8.18. The section element

Attributes

The Common collection
A collection of other attribute collections, including: Core, Events, I18N, and Hypertext

The section element, in conjunction with the h element, offers a mechanism for structuring documents into sections. This element defines content to be block-level but imposes no other presentational idioms on the content, which may otherwise be controlled from a style sheet.

By representing the structure of documents explicitely using the section and h elements gives the author greater control over presentation possibilities than the traditional implicit structuring using numbered levels of headings. For instance, it is then possible to indicate the nesting of sections by causing a border to be displayed to the left of sections.

Here is an example

<body>
<h>Events</h>
<section>
    <h>Introduction</h>
    <p>....</p>
    <h>Specifying events</h>
    <p>...</p>
    <section>
        <h>Attaching events to the handler</h>
        <p>...</p>
    </section>
    <section>
        <h>Attaching events to the listener</h>
        <p>...</p>
    </section>
    <section>
        <h>Specifying the binding elsewhere</h>
        <p>...</p>
    </section>
</section>    

8.19. The span element

The span element, in conjunction with the id and class attributes, offer a generic mechanism for adding structure to documents. This element imposes no presentational idioms on the content. Thus, authors may use this element in conjunction with style sheets, the xml:lang attribute, etc., to tailor XHTML to their own needs and tastes.

Attributes

The Common collection
A collection of other attribute collections, including: Core, Events, I18N, and Hypertext

For example, suppose you wish to mark all words in a document that need to be collected into an index. You could use a span element, with a class of xref:

<p>This operation is called
the <span class="xref">transpose</span>
or <span class="xref">inverse</span>.</p>

8.20. The strong element

The strong element indicates strong emphasis for its contents.

Attributes

The Common collection
A collection of other attribute collections, including: Core, Events, I18N, and Hypertext
On <strong>Monday</strong> please put the rubbish out,
but <em>not</em> before nightfall!

8.21. The var element

The var element indicates an instance of a variable or program argument.

Attributes

The Common collection
A collection of other attribute collections, including: Core, Events, I18N, and Hypertext

Example:

The parameter <var>ncols</var> represents
the number of colors to use.

9. XHTML Hypertext Module

This section is normative.

The Hypertext Module provides the element that is used to define hypertext links to other resources, as well as a number of attributes.
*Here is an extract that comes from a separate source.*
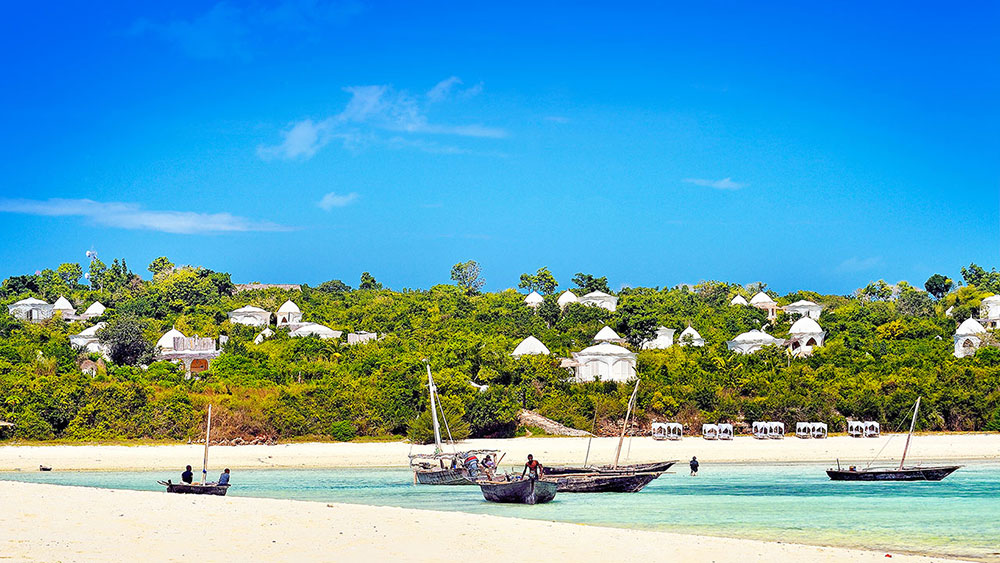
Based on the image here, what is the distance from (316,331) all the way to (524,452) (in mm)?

This module supports the following element:

Element Attributes Minimal Content Model
a Common, charset (Charset), hreflang (LanguageCode), rel (LinkTypes), rev (LinkTypes), type (ContentType) (PCDATA | Inline)*

This module adds the a element to the Inline content set of the Text Module, and activates the Hypertext Attribute Collection.

Implementation: DTD

9.1. The a element

Attributes

The Common collection
A collection of other attribute collections, including: Core, Events, I18N, and Hypertext
charset = Charset
This attribute specifies the character encoding of the resource designated by the link. Please consult the section on character encodings for more details.
hreflang = LanguageCode
This attribute specifies the base language of the resource designated by href and may only be used when href is specified.
type = ContentType
This attribute gives an advisory hint as to the content type of the content available at the link target address. It allows user agents to opt to use a fallback mechanism rather than fetch the content if they are advised that they will get content in a content type they do not support.
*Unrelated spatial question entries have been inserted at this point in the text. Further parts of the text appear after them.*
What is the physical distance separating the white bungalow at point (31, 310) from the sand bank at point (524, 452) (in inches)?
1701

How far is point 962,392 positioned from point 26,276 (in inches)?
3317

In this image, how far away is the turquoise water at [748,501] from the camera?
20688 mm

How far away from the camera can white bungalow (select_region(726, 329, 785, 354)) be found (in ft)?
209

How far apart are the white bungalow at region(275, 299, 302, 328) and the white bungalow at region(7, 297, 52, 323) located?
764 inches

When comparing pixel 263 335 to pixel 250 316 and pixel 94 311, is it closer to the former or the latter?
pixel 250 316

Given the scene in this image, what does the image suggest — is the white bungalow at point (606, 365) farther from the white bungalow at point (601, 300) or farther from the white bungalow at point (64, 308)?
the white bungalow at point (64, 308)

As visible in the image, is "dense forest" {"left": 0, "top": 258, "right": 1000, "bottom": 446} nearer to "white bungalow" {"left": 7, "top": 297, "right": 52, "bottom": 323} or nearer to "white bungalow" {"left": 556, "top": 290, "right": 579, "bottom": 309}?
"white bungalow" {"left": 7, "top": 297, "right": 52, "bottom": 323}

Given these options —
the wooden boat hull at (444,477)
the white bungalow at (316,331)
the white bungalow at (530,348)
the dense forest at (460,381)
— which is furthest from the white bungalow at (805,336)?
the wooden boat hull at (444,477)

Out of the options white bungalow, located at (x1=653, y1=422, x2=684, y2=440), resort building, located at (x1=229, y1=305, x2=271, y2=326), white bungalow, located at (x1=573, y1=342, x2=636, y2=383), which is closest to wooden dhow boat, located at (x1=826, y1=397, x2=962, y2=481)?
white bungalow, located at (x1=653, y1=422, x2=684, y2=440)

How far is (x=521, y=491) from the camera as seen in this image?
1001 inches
Authors who use this attribute take responsibility to manage the risk that it may become inconsistent with the content available at the link target address.

For the current list of registered content types, please consult [MIMETYPES].

rel = LinkTypes
This attribute describes the relationship from the current document to the URI referred to by the element. The value of this attribute is a space-separated list of link types.